By looking at the debris of these crashes, we’ve discovered things like the Higgs Boson, a particle that acts like a cosmic molasses, giving everything else in the universe its mass. Without it, you, the stars, and this screen wouldn’t exist; we’d all just be massless energy zipping around at light speed, unable to form atoms.

Most of what happens in these collisions involves things we can’t see with the naked eye. We use massive detectors, some as big as apartment buildings, to trace the paths of the “shrapnel.”

• Quarks: The building blocks of protons.

• Gluons: The “glue” that holds quarks together.

• Muons: Heavy cousins of the electron that can shoot through meters of solid steel.

Every now and then, something truly weird happens. Scientists look for “missing” energy.

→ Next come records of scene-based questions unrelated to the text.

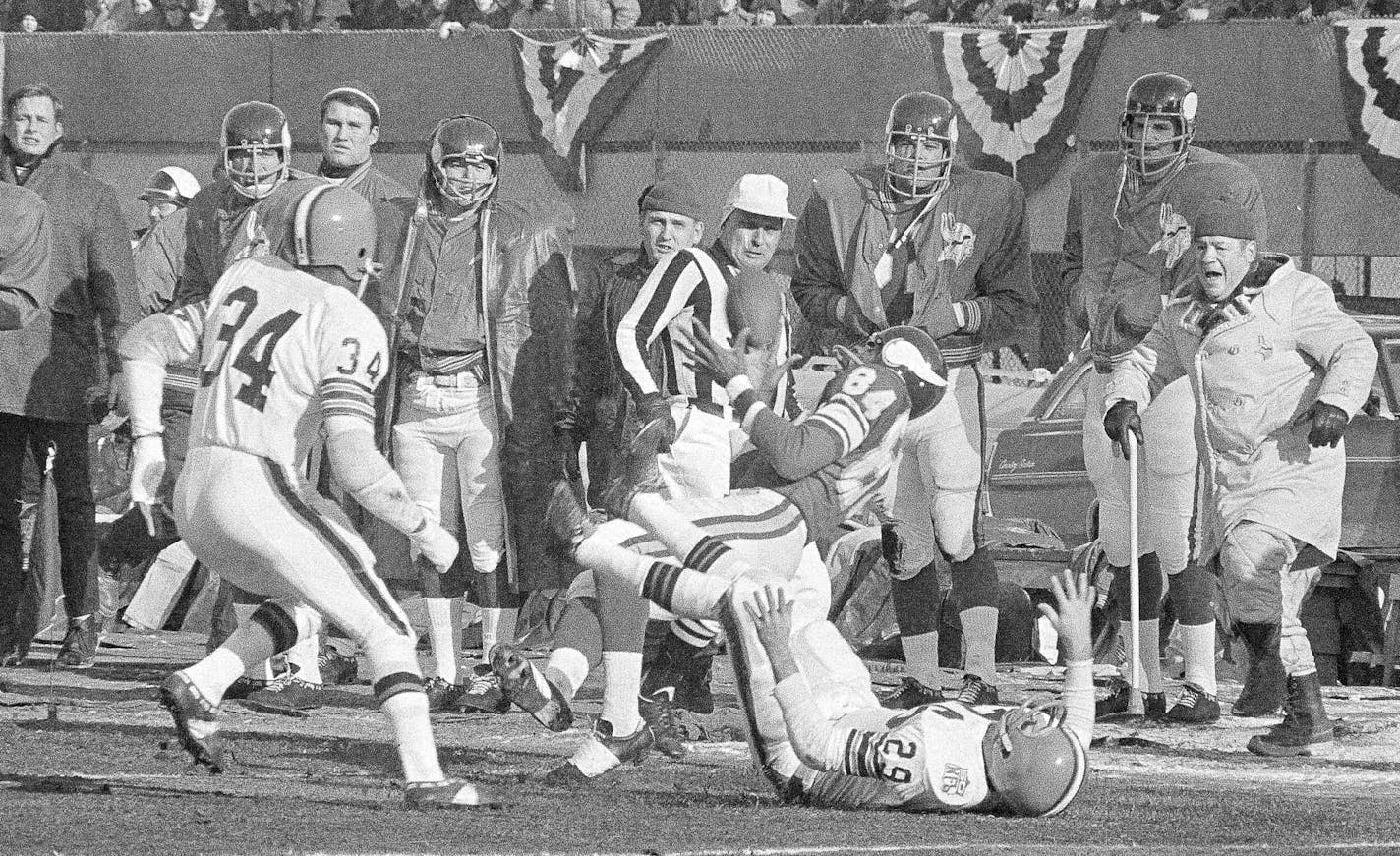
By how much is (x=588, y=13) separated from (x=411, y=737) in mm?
12164

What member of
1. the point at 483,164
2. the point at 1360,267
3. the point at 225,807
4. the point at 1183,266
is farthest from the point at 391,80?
the point at 225,807

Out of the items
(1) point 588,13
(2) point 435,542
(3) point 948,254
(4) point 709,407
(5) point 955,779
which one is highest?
(1) point 588,13

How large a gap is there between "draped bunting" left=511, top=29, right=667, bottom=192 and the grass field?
9.14 m

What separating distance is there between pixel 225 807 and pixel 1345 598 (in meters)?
5.85

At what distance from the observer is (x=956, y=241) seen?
865cm

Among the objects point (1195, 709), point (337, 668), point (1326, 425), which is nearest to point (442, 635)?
point (337, 668)

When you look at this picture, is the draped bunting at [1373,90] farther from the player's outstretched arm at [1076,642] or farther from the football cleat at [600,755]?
the football cleat at [600,755]

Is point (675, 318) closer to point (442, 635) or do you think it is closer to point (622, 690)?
point (622, 690)

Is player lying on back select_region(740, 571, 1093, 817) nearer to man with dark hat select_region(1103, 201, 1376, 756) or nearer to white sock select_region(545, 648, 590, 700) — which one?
white sock select_region(545, 648, 590, 700)

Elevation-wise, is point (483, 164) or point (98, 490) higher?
point (483, 164)

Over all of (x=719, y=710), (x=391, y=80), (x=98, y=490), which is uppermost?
(x=391, y=80)

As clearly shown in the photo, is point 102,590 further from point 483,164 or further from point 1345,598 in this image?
point 1345,598

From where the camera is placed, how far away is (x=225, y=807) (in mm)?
6027

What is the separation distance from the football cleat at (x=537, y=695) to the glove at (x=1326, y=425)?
8.88ft
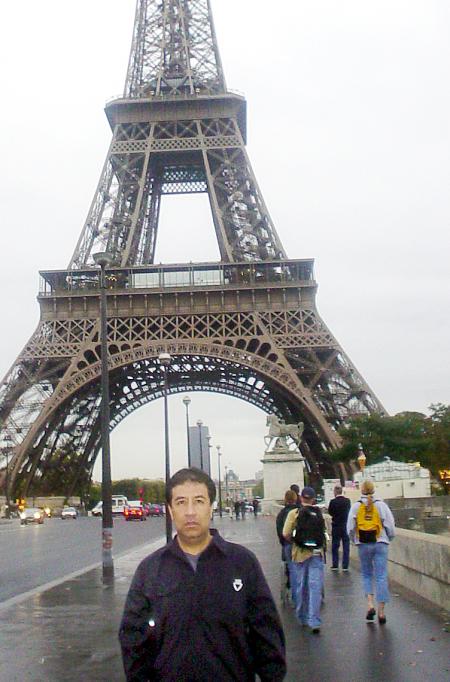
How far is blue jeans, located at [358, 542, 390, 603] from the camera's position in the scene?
11.0 m

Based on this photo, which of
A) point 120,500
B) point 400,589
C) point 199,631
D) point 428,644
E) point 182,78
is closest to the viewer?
point 199,631

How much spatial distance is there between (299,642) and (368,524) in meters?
1.72

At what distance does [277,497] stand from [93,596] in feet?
115

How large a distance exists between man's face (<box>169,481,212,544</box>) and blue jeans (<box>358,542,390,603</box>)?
7.14m

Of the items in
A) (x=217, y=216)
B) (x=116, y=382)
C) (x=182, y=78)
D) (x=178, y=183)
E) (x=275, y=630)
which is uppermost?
(x=182, y=78)

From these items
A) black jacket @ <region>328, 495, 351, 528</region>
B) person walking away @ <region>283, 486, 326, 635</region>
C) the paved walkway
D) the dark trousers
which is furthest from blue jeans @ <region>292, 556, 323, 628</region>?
the dark trousers

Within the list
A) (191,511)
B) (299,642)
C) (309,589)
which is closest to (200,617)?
(191,511)

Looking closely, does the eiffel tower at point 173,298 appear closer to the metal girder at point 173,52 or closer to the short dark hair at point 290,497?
the metal girder at point 173,52

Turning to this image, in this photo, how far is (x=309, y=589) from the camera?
10.8 m

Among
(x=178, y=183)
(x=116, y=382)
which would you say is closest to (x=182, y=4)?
(x=178, y=183)

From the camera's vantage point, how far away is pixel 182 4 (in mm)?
64562

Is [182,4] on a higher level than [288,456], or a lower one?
higher

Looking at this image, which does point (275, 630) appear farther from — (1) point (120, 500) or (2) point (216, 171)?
(1) point (120, 500)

If the energy going into the crash doesn’t match the energy coming out, it suggests something invisible escaped. This is how we hunt for Dark Matter, the mysterious substance that makes up most of the universe but refuses to reflect or emit light.

It’s easy to feel like this is all very “ivory tower” stuff. After all, how does a subatomic explosion in Switzerland help you get through your Tuesday?

History shows that whenever we push the boundaries of what we know about the physical world, the world changes. The experiments that led to our understanding of the electron eventually gave us the smartphone in your pocket. The pursuit of the Higgs Boson required the invention of the World Wide Web (literally, it was created at CERN to help scientists share data).

Beyond the tech, there is a deeper, more human reason. We are a curious species. We want to know how the clockwork of reality actually functions.

When we watch these particles collide, we are witnessing the fundamental laws of creation in their rawest form. It’s a humbling reminder that everything we see, the trees, the people we love, the vastness of the night sky, is built from a tiny number of building blocks, governed by a set of rules that are as elegant as they are mysterious.

The next time you look at your hand, try to imagine the trillions of tiny particles inside you, all held together by the same forces we study in these giant tunnels. We are, in a very literal sense, the universe trying to understand itself.

It makes you wonder: if such complexity can emerge from the simple collision of two tiny dots, what else is hidden in the fabric of the world that we haven’t even thought to look for yet?